What personal information was exposed?   

No credit card information was accessed or stolen as part of this breach.

Names, addresses, and Social Security numbers of current and former OHC employees (from 2009 to 2023) could have been accessed. Cybercriminals may have gained access to W-9 reports and other records revealing the names and personal Social Security numbers of vendors who contracted to provide services to OHC. They also may have gained access to images of checks provided to OHC by some members and donors beginning in 2020.

How many people are involved?

In total, the information of 7,600 individuals has potentially been exposed.

What help are we providing to those impacted here as a result?

Those impacted may sign up for free credit monitoring for one year at this address: They may also take advantage of your rights to the free fraud alert services offered by the three major credit bureaus. Our breach communications partner, IDX, has set up a call center at 1-888-566-6462 or by visiting the IDX response site above. The IDX call center will be open 9 a.m. to 9 p.m eastern time.

Have the police been/local authorities been notified?
OHC has notified the FBI and retained forensic IT consulting firms to help it determine the extent of the data breach and to assist in reconstructing its systems and restoring its data.

Why didn't you tell affected individuals about the loss of the data sooner?

With any such event, it takes time to gather the relevant information as to the extent of the breach, identify the affected individuals, hold the necessary internal discussions. OHC was diligent with the investigation to ensure the appropriate protection services would be provided.

What is OHC doing to prevent this kind of loss from happening again?

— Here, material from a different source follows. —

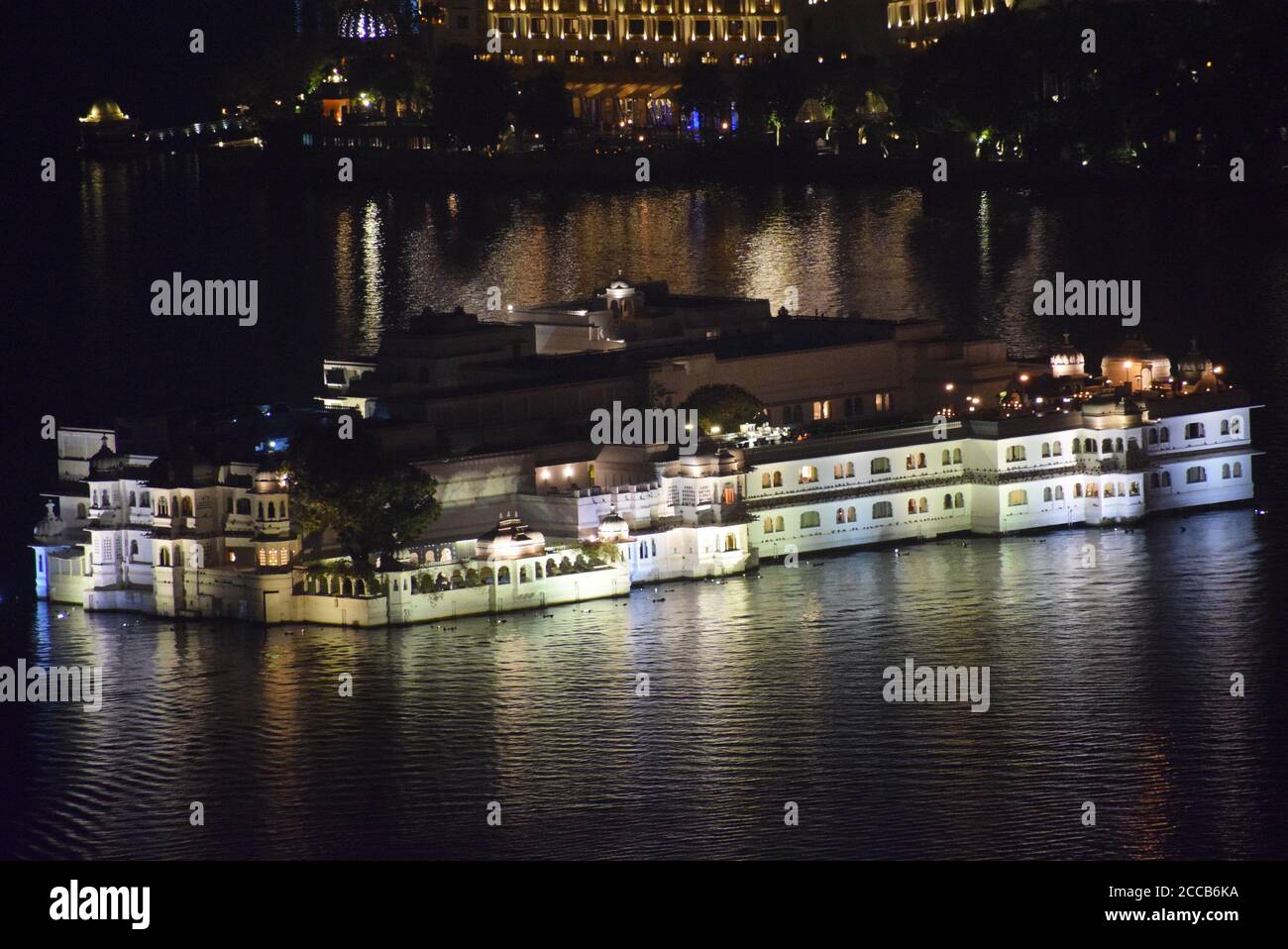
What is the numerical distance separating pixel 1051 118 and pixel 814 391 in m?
86.8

In restoring its data and systems, OHC has moved a vast majority of its data to cloud-based services, and has implemented new security systems, features and measures intended to reduce its vulnerability to future attacks and better protect personally identifiable information. It has obtained advice and direction from the IT consultants it has employed throughout this process.

Has the information been misused?

At this time, there is no evidence that there has been any use or attempted use of the information exposed in this incident.


What are the risks of identity theft with the information that was exposed?

Receiving a notification letter does not mean that you are a victim of identity theft.

We are recommending that people review their letter and the recommendations provided. At this time, there is no reason to believe that your information is at risk, as a result of this incident.